If your plan is to try to overwinter your peppers, it will be much easier to plant them in containers or portable raised beds. Mature plants can be removed from the ground and re-transplanted, but growers who take that course of action are likely to damage their peppers’ roots quite badly.
When To Move Your Peppers
Peppers are not at all frost-tolerant and will start to die back before temperatures even come close to freezing. For this reason, it’s important to move them to shelter once temperatures are consistently between 55-65℉.
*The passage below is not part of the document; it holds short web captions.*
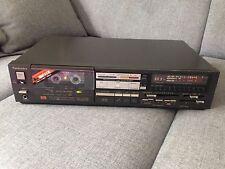 Technics RS-B78R Auto-Reverse Cassetten Deck mit DBX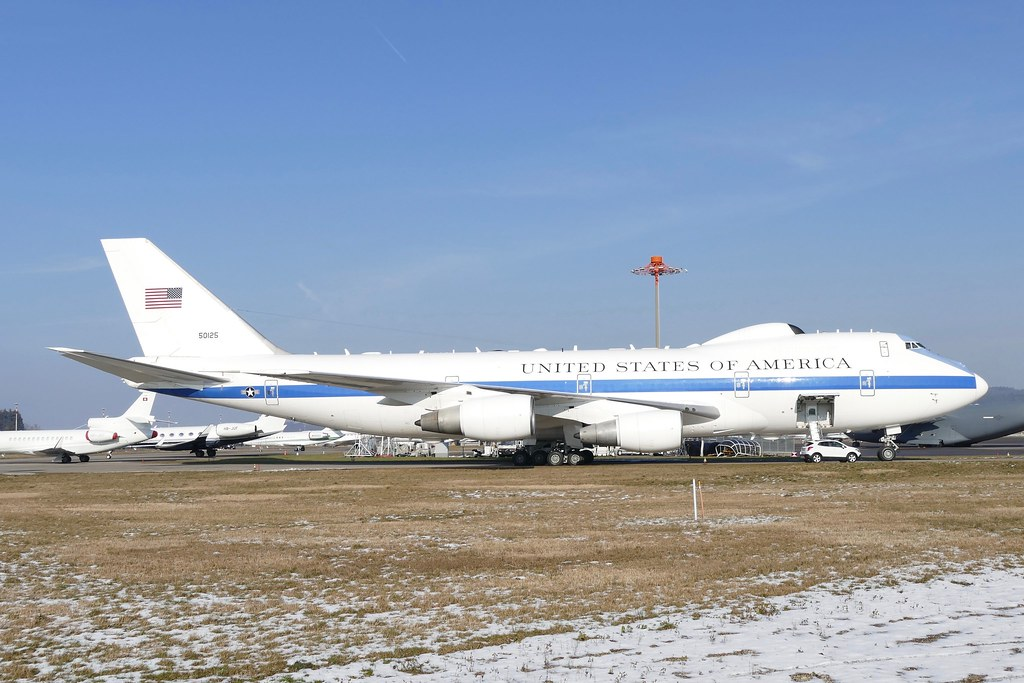 Boeing E 4b United States Of America Us Air Force Usa 5012 Flickr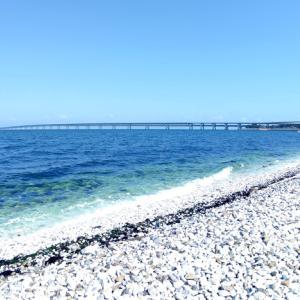 マーブルビーチ~大阪~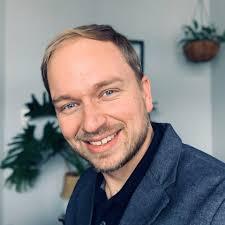 Adam Jenkins - Financial Advisor - Serviço financeiro - Kingston (Ontário)  - 72 fotos   Facebook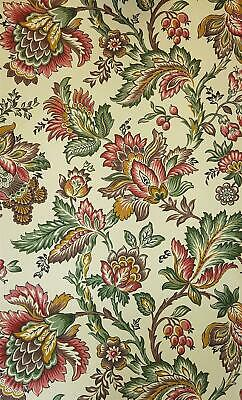 Fardis Floral Trail Wallpaper Flowers Berries Cream Red Green Yellow Paste Wall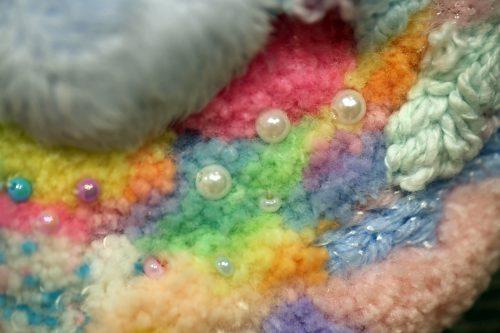 パフェデパ-ト by Michelle Conley-Harada; Mixed media embroidery on monk's cloth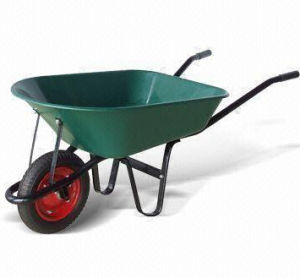Wheelbarrow with Heavy Duty Steel Tray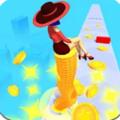 百萬富翁跑酷遊戲安卓版 v0.1
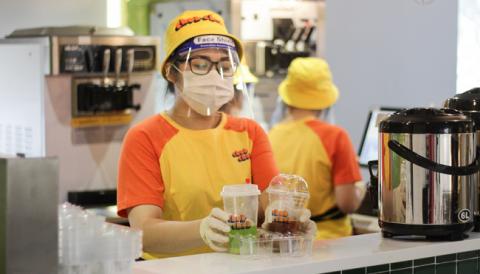 KIDO sẽ khởi tạo và phát triển kênh Chuk Chuk online để phục vụ nhu cầu của khách hàng với các nền tảng giao hàng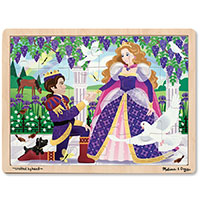 Prince and Princess Jigsaw (24pc)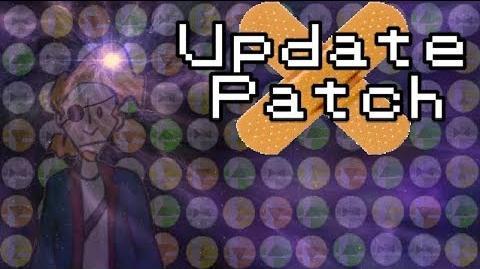 Lawl Nova's Update Patch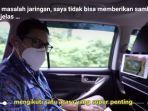 sandiaga-uno-saat-berkunjung-ke-salah-satu-dari-lima-destinasi-wisata-super-prioritas-indonesia.jpg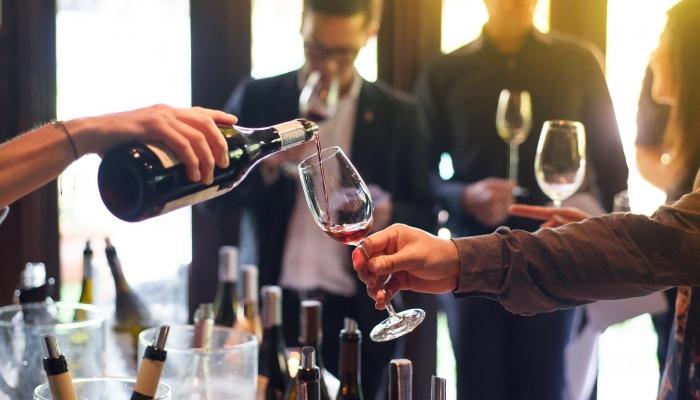Aproveitem para apreciar uma prova de vinhos numa das Quintas do Douro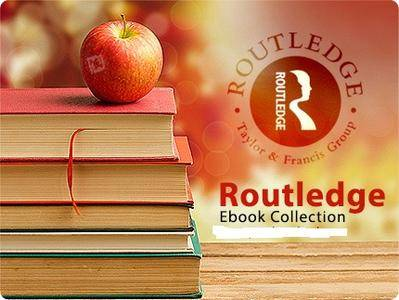 Routledge Ebook Collection
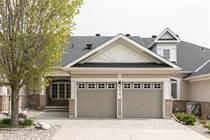 Homes Sold in Kanata Lakes, Kanata, Ontario $539,900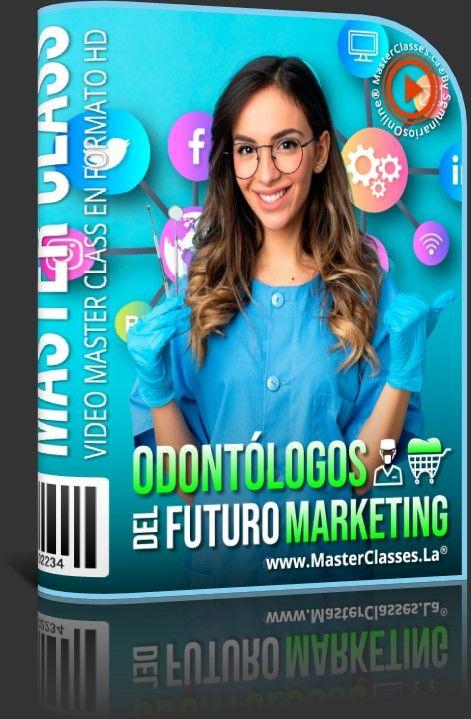Odontólogos del Futuro Marketing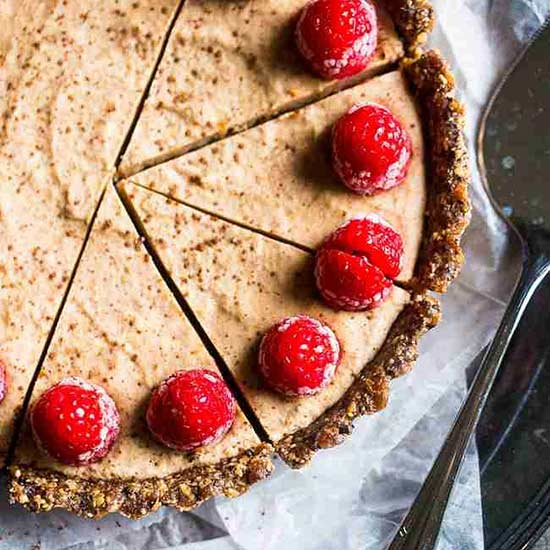 No Bake Chocolate Tart with Almond Cream and Raspberries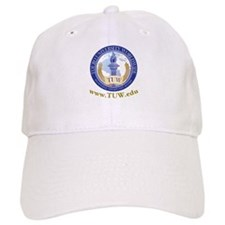 Touro University Worldwide school logo Baseball Ca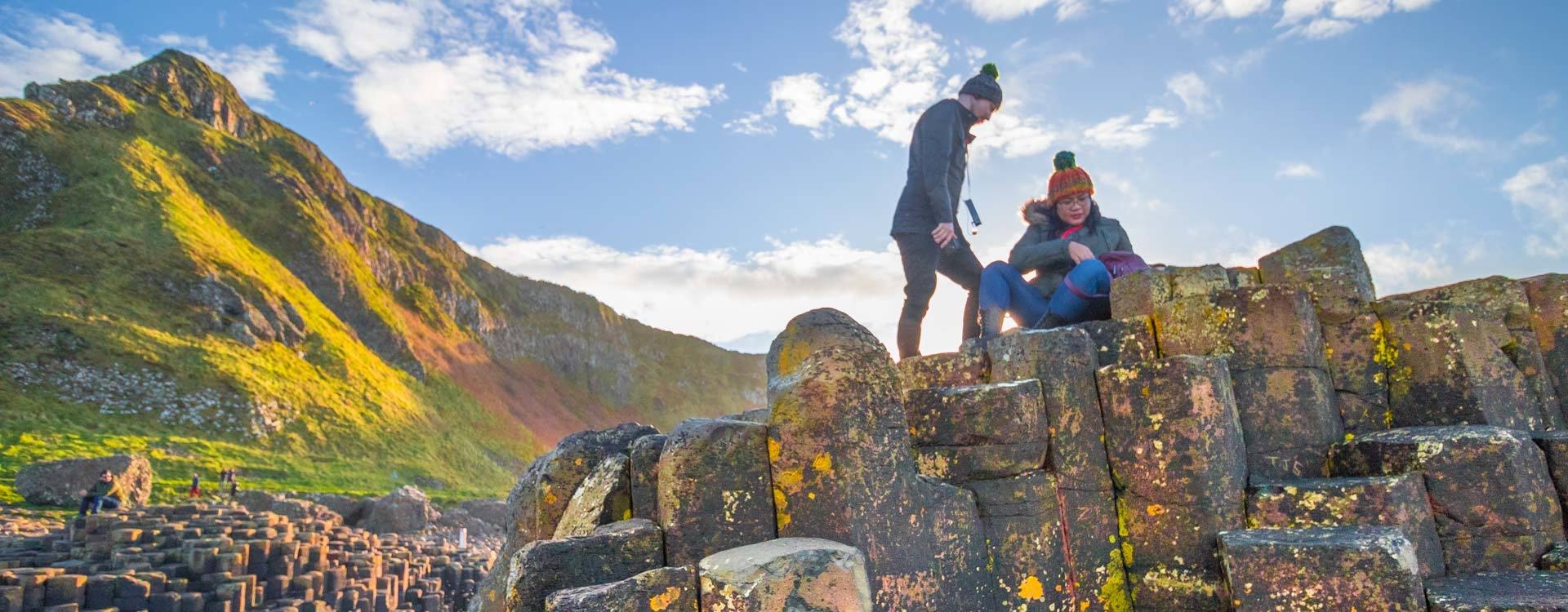 Private Giants Causeway Day Tour From Dublin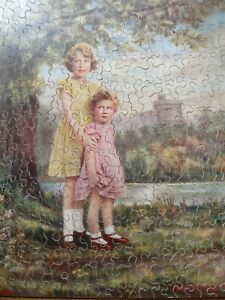 VINTAGE CHAD VALLEY WOODEN JIGSAW PUZZLE - Princesses Elizabeth + Margaret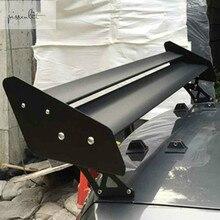 Универсальный Автомобильный спойлер двойной слой Для Седана гоночного автомобиля 135 см Алюминиевый задний багажник GT Спойлеры крыло подходит для BMW Honda крылья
Another indicator that it’s time to move your peppers is the amount of sunlight they receive per day. If you have warm autumns, or you’re just experiencing unseasonably warm temperatures, your peppers will still start to die back if they don’t receive 6-8 hours of direct sun per day (source).
How to Keep Your Peppers
Start by cutting your peppers back. This will reduce the need for nutrients and sunlight during the winter.
If you have a greenhouse, you can move your peppers there, as long as the temperature inside the greenhouse remains around 50-55℉.
Keeping your peppers in a greenhouse is not the only way to overwinter them. You can also keep them with a grow light in a garage or other sheltered place.
Cut back on watering. Your plants won’t need as much because they won’t be using nearly as much.
Avoid fertilizing until the spring. Some die-back is normal and not a cause for panic.
What to Expect From Your Peppers During the Winter
If you choose to overwinter your peppers, your goal is simply to keep them alive.
At temperatures near 50-55℉, your mature plants will stay alive under a grow light, but they will enter a period of “stasis.” This means you won’t see any active growth, but your plants won’t die, either.
This may seem disappointing to growers hoping to harvest fresh peppers all winter. However, even if you maintained ideal growing temperatures with grow lights and heaters (which could become very expensive), your peppers would still not produce fruit without pollinators. (See Why Are My Pepper Plants Not Producing? for more tips on troubleshooting issues with producing).
Return your peppers to the outdoors once springtime temperatures return to 55℉ or higher on a consistent basis (source).
You can increase your chances of overwintering success by looking for pepper varieties that can tolerate cooler temperatures. Some nurseries and seed catalogs offer pepper varieties that are cold-hardy, widely adapted, or early to mature. These make great options for gardeners in northern regions with shorter growing seasons.
Most cold-hardy peppers are sweet or mild. You may also have better luck with varieties that produce small fruits, which generally tend to be more tolerant of both cold and heat.
Cold-tolerant varieties include the following:
- Obriy, a relatively new sweet pepper cultivar. Obriy is tolerant of both cold and heat and sets fruit in about 80 days.
- Ratund, another sweet pepper. It produces small red fruits in about 90 days.
- Ace, an excellent choice for short growing seasons. Ace sets fruit in only 50-70 days.
- Highlander, a hot Anaheim pepper that matures in 65 days.
- Carmen, a sweet Italian cultivar that produces fruit in 60-80 days.
- Doorknob, a very sweet heirloom pepper. Doorknob matures in about 85 days.
- King of the North, a very productive sweet pepper that matures in 70-75 days.
Pepper plants can be grown successfully as annuals in all regions of the United States, but overwintering can allow you to maintain your peppers as perennials. With some sheltered space, a grow light, and some care, you can enjoy your favorite peppers for years to come!